With a new year upon us, resolutions to lose weight and get fit are surely on the top of many a “to do” list for 2011. In the rush to join a gym and get started, some folks jump in with the best of intentions but with little caution for how to put together a safe exercise regimen. Some suggestions and resources for getting fit safely follow.

Medical professionals have long advised those beginning a workout routine to first consult their physician for clearance and guidance. This is particularly important for those who are recovering from illness or injury, pregnant, have diabetes or other diagnosed health condition, are over 65 or have a heart condition. Your physician will likely encourage some form of exercise but not be able to provide guidance on what types and how often.

Fitness experts are used to the mad rush to the gym that inevitably hits post-holiday season. They are just as accustomed to seeing gym attendance flounder come February. To stick to a healthy and effective fitness routine, they advise that individuals set realistic expectations and achievable goals. By sticking to one small physical activity goal and perhaps one small nutrition goal, beginners are more likely to see success and keep at it.

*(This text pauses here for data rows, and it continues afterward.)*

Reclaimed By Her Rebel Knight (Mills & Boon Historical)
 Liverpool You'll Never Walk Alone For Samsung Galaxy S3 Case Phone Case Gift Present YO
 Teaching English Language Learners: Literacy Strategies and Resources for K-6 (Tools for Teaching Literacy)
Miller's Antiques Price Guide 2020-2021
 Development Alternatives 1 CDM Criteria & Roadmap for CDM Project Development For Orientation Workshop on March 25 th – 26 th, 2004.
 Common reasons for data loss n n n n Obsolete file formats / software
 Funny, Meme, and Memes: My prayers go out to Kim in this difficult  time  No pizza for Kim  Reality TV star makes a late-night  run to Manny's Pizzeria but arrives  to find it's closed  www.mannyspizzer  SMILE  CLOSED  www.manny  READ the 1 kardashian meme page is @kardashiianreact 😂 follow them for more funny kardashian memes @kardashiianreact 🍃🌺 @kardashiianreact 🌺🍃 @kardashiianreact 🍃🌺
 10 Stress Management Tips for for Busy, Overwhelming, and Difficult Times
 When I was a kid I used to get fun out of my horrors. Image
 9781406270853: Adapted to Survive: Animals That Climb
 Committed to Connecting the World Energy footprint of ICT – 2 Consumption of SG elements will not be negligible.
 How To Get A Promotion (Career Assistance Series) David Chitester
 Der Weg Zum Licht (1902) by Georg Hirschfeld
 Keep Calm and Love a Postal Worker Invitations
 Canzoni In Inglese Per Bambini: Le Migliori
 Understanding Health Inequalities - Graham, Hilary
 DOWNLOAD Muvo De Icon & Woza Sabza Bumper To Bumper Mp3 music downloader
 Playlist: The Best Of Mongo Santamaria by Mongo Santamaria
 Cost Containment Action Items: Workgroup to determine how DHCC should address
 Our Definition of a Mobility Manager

Fitness pros also suggest a whole body approach to exercise that includes both cardio and weight-bearing activities. A holistic approach to exercise ensures both a strong cardio workout that will benefit the heart, lungs and blood vessels and a workout that will enhance the function and long-term health of one’s bones, muscles, joints and connective tissues.

Working with a personal trainer who is certified is typically extremely useful to exercise novices who may not even know what a realistic physical activity goal would be. Likewise, working with a trained professional , exercise newbies can learn how to use equipment that may seem intimidating, how to integrate cardio and weight-bearing exercise into a workout routine and how to set achievable weight loss goals.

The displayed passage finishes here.